(Saved entries)
= = =

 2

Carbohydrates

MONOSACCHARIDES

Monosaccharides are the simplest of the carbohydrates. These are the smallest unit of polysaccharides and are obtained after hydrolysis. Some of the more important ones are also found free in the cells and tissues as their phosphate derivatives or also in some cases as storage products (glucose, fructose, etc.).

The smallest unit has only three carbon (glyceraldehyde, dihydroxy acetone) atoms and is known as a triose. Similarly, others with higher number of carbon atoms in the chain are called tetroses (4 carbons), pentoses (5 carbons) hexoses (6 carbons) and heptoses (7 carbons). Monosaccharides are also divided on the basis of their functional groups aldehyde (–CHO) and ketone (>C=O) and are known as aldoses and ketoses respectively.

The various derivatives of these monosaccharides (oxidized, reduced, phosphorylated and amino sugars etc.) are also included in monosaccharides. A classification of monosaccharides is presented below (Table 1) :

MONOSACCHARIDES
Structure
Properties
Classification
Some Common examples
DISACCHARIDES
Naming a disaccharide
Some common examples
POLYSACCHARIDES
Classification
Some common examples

= = =

(Problem to work on): Copy nothing except the lines from the one with "DISACCHARIDES" through the end of the records; keep each exactly as it appears, first and last included.

(Answer for the task):
DISACCHARIDES
Naming a disaccharide
Some common examples
POLYSACCHARIDES
Classification
Some common examples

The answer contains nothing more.